The Longer Story

What happens when we begin with what already exists?

  • Preserving Family History

Twenty-five years ago, these clients installed a Celery Top Pine kitchen when their third son was born. It witnessed countless birthday cakes, roast dinners, Christmases, and the everyday moments of raising three boys. When they decided to renovate, the homeowner was adamant: she wanted the ‘new clean magazine look’ and planned to sell the old kitchen for perhaps $2,000.

But as we talked about the space and it’s history, something shifted. She couldn’t stop thinking about the timber - about her family and the memories created there. What began as a conventional replacement project became an exploration of how materials themselves can carry and transmit meaning.

The result: their ‘outdated orange’ timber became the centrepiece of their new kitchen, transformed into an island bench that invites touch, sparks conversation, and honours twenty-five years of family life.

Rather than imposing a predetermined design onto new materials, I began with what existed: timber that held two and a half decades of family history. The challenge was preserving not just the material but its recognisable character - the authentic edges that referenced the original kitchen layout, the visible joins between pieces, even the deliberate imperfections that told stories of use and repair.
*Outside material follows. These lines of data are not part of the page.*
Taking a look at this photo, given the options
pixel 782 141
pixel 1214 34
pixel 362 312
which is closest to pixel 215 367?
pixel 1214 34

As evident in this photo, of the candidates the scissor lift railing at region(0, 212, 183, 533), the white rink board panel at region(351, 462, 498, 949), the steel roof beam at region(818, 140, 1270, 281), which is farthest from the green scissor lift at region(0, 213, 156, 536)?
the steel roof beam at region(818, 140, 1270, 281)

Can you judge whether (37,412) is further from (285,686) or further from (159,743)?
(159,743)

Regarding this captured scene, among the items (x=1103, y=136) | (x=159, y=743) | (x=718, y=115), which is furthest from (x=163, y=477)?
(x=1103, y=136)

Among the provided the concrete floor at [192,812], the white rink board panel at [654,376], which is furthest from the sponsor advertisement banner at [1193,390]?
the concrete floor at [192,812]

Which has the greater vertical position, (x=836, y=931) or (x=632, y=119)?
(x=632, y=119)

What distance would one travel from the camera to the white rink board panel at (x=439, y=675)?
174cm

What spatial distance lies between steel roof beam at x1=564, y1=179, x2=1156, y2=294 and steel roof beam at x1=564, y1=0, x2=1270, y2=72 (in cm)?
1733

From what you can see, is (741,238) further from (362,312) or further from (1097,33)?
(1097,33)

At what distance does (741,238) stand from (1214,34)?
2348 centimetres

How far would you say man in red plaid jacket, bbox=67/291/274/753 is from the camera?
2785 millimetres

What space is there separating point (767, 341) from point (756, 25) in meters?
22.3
I maintained the original bullnose edges where possible, left construction details exposed rather than concealed, and created a curved end that invites people to gather. A teardrop-shaped timber insert repaired water damage in an area where family meals were prepared, its unique form driven by structural necessity rather than aesthetic convention.

This approach challenged conventional kitchen design at every turn. Where standard practice prioritises uniformity and precision, I celebrated irregularity and visible history. Where typical renovations conceal construction methods, I revealed original joinery. The result is a benchtop whose character comes not from manufactured perfection but from authentic material history.

The homeowner’s response: ‘The kitchen bench. They love to feel it. Everyone sort of walks in, stands right near it, and then they just run their hands over it, feeling it because it just looks so lovely.’

People naturally stand at the island and engage with the material through touch, spending extended time exploring the varied surfaces and visible joins. The kitchen became not just functional space but a catalyst for storytelling about material origins and family history.

The space functions better too - more room around the dining table, better flow, natural gathering patterns. But what makes it meaningful isn’t just improved function; it’s the preservation of accumulated history that makes the space genuinely theirs.